● **EXERCISE DESCRIPTION**: In the records below, begin at the line that has "United States, site archbold_FL-17." and stop after the line that has "common name: spotted hyena"; quote those lines verbatim and nothing more.

═══ DATA SUPPLIED ═══

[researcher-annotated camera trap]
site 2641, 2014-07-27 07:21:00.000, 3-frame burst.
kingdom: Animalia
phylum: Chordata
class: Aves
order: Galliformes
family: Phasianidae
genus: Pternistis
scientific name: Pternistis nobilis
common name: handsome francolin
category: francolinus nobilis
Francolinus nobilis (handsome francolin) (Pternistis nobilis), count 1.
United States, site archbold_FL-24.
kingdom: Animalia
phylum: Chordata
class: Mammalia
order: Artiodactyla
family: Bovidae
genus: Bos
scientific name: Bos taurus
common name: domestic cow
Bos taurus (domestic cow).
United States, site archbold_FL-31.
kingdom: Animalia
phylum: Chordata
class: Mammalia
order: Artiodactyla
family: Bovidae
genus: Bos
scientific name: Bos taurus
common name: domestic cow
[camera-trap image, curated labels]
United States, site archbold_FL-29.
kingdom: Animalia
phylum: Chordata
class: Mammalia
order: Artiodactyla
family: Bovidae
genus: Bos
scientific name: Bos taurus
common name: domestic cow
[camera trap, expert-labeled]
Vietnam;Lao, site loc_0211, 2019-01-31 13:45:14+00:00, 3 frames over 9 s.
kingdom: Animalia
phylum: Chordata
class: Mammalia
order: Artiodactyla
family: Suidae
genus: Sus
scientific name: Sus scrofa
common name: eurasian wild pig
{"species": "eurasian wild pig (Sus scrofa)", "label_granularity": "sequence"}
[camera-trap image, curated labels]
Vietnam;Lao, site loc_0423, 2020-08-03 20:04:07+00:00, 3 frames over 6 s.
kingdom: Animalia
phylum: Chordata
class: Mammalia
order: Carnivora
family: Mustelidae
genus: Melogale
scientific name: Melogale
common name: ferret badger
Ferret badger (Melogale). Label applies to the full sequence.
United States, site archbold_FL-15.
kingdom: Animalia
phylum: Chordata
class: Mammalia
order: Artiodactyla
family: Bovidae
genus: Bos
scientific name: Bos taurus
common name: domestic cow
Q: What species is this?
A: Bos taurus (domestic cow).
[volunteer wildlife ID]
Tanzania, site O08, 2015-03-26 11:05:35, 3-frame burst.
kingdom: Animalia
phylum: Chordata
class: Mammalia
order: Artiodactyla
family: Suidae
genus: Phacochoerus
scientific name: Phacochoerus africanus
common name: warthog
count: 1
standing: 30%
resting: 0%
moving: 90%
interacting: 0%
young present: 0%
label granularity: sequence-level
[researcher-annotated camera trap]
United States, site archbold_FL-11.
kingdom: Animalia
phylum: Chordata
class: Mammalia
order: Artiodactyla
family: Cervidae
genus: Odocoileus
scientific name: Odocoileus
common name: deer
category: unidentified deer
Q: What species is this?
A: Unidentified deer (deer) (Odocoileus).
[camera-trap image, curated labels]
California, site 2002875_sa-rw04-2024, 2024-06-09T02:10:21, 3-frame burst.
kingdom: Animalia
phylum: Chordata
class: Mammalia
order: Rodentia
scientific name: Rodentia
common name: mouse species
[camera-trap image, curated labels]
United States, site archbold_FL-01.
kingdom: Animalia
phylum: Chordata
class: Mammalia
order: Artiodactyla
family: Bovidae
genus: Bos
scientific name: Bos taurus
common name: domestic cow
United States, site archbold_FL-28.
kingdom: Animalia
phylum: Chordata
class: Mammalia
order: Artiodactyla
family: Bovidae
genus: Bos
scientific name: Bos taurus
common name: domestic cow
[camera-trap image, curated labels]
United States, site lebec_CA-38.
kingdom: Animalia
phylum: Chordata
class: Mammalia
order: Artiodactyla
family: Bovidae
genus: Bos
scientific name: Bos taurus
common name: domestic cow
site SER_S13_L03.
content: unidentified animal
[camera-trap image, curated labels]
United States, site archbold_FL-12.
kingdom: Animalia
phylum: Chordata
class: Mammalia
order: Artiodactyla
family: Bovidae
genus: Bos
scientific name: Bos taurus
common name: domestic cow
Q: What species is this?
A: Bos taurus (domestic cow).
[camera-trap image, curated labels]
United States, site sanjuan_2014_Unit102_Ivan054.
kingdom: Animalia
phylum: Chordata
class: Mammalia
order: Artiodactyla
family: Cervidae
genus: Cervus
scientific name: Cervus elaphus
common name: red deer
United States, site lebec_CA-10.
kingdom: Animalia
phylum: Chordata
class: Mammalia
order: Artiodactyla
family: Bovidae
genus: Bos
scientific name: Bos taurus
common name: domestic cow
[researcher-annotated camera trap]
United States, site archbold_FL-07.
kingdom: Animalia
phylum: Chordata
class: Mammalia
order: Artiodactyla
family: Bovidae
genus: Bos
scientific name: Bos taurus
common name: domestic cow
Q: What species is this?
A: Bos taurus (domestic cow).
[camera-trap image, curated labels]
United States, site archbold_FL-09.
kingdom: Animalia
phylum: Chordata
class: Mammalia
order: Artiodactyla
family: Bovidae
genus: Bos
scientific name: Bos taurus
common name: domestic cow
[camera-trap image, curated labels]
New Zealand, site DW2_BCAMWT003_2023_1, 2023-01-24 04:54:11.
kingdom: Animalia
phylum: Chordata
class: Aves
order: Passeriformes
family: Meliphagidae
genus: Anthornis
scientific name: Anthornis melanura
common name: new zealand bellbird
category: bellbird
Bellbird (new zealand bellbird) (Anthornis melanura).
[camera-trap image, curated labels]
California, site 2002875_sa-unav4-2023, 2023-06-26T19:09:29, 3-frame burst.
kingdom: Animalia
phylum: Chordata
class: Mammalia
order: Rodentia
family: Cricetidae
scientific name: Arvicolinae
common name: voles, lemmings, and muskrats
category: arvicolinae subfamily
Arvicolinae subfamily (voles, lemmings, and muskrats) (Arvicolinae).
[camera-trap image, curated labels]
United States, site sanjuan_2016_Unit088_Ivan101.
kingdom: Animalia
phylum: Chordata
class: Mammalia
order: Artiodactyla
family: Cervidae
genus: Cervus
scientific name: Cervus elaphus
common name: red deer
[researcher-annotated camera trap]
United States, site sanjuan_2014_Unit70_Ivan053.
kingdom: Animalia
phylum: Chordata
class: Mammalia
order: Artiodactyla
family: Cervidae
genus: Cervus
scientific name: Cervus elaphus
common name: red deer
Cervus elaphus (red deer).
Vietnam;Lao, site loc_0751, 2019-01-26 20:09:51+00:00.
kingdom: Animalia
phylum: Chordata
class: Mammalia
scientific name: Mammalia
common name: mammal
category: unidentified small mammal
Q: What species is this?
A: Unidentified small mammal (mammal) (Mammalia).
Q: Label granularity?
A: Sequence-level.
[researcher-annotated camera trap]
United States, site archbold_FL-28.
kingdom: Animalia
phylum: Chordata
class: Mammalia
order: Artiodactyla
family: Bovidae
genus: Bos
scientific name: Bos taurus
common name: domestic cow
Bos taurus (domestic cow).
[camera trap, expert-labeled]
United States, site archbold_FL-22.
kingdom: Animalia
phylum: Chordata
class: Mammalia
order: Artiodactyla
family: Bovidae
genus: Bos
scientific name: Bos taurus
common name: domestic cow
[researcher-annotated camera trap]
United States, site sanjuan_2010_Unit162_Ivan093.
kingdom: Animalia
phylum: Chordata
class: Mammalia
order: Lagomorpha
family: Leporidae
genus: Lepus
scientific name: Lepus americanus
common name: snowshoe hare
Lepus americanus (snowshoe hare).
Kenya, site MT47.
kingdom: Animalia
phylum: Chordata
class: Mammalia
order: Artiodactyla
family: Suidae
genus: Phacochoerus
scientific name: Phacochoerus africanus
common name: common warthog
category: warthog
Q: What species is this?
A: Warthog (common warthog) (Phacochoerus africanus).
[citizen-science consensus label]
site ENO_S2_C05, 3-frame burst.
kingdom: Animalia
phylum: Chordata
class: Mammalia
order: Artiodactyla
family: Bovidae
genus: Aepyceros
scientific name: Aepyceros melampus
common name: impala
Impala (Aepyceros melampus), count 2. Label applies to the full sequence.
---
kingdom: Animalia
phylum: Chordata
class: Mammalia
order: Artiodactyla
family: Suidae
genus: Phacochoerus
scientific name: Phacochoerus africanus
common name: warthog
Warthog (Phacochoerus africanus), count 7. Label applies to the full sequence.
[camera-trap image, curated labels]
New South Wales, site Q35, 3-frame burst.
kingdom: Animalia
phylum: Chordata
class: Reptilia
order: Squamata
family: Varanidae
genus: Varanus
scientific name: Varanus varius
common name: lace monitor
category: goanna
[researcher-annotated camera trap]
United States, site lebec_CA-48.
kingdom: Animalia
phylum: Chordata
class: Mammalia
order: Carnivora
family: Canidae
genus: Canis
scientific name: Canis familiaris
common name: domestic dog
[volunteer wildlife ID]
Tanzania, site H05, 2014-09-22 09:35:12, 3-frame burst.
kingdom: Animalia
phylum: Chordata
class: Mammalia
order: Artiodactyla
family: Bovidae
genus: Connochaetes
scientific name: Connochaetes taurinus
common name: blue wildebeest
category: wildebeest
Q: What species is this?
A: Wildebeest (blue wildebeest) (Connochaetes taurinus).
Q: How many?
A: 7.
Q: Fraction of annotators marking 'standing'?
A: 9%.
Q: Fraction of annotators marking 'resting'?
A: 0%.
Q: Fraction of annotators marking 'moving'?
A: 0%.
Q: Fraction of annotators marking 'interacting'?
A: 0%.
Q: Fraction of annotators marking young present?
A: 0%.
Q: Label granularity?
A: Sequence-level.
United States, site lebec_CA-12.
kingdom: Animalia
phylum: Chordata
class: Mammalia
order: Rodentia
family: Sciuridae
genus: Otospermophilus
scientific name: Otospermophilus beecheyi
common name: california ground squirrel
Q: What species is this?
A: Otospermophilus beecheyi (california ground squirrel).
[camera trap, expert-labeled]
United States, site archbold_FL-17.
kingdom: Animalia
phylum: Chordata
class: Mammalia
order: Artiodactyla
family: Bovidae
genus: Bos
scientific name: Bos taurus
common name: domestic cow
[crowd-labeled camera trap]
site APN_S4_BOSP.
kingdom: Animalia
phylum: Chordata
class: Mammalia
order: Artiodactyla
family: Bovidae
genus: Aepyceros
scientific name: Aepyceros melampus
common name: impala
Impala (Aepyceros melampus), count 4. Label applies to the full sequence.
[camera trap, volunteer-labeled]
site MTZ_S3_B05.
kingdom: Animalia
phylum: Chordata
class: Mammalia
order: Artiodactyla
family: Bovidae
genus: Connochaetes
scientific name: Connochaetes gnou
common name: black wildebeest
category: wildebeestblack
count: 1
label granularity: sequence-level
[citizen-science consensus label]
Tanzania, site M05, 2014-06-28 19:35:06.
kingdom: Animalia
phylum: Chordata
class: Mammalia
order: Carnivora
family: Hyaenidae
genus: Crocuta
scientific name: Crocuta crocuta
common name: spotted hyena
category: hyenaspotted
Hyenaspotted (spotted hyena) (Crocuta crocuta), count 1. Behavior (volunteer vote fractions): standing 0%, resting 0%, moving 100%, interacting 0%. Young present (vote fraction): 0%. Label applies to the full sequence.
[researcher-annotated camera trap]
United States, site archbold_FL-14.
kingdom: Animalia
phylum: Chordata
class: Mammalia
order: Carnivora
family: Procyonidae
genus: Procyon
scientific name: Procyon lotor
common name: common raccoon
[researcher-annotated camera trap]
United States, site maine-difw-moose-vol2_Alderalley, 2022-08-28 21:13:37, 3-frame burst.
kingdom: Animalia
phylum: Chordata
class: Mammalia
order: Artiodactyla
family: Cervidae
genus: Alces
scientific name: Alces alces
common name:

═══

● **RESPONSE AREA**:
United States, site archbold_FL-17.
kingdom: Animalia
phylum: Chordata
class: Mammalia
order: Artiodactyla
family: Bovidae
genus: Bos
scientific name: Bos taurus
common name: domestic cow
[crowd-labeled camera trap]
site APN_S4_BOSP.
kingdom: Animalia
phylum: Chordata
class: Mammalia
order: Artiodactyla
family: Bovidae
genus: Aepyceros
scientific name: Aepyceros melampus
common name: impala
Impala (Aepyceros melampus), count 4. Label applies to the full sequence.
[camera trap, volunteer-labeled]
site MTZ_S3_B05.
kingdom: Animalia
phylum: Chordata
class: Mammalia
order: Artiodactyla
family: Bovidae
genus: Connochaetes
scientific name: Connochaetes gnou
common name: black wildebeest
category: wildebeestblack
count: 1
label granularity: sequence-level
[citizen-science consensus label]
Tanzania, site M05, 2014-06-28 19:35:06.
kingdom: Animalia
phylum: Chordata
class: Mammalia
order: Carnivora
family: Hyaenidae
genus: Crocuta
scientific name: Crocuta crocuta
common name: spotted hyena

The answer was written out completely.